• REQUIRED WORK:
1. Reproduce the portion of the passage about music starting at "It’s not because" and ending at "b3s!), and piano.".
2. Extend the passage about music, picking up after its final sentence.
[Begin SELECTED EXTRACT]
As always happens during Advent and Christmas, I’m giving thanks for the remarkable gift of music, a gift as necessary for my spirit as breath is for my body and nearly as impossible for me to make. Other than singing hymns in church, with Bruce Springsteen in the shower, and with Van Morrison in the car, I can’t make music. I depend on the cadences, melodies, and harmonies of creation and on the skills and imaginations of real musicians.

It’s not because I haven’t tried.

When I was in junior high school, I played clarinet for about a year. In those days, though, boys who played football had to choose between “band” and athletics. I chose football (actually, it’s truer to say that football was chosen for me). It’s just as well; I doubt that I’d have become much of a clarinetist. Besides, I’ve since discovered that the instruments which tune my heart are voice, guitar, flute, organ (pipe and Hammond b3s!), and piano.
[End SELECTED EXTRACT]
[Begin RECORDED DATA]
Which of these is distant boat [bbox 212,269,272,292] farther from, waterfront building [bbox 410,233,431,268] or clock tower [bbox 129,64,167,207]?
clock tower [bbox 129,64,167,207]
[End RECORDED DATA]
• THE REPLIES:
1.
It’s not because I haven’t tried.

When I was in junior high school, I played clarinet for about a year. In those days, though, boys who played football had to choose between “band” and athletics. I chose football (actually, it’s truer to say that football was chosen for me). It’s just as well; I doubt that I’d have become much of a clarinetist. Besides, I’ve since discovered that the instruments which tune my heart are voice, guitar, flute, organ (pipe and Hammond b3s!), and piano.

2.
Just a few years ago, while still serving as pastor of a busy downtown congregation, I found a piano teacher with a studio near the church and signed-up for weekly 30-minute lessons. On Thursdays, midmorning, I’d disappear from the office, walk to the studio, have a lesson, and walk back. Usually, I was away for less than an hour.

I’d practice on the inexpensive upright spinet we’d bought when our children were little and Anita was serving as a part-time Minister of Music. Sometimes, when I was at the office late or early and could be sure not to be discovered, I’d drill for a few minutes on one of the scores of pianos scattered around the building.

Only a handful of people knew about the lessons, thank goodness; because, after about six months, my teacher and I agreed that I didn’t “have it.” The “it” I didn’t have was twofold: time for sufficient practice and feel for the relationship between my hands, the keyboard, and the music I yearned to play. My brief and less-than-successful tenure as an adult music student served to increase my already profound indebtedness to people who bring music to my ears and heart.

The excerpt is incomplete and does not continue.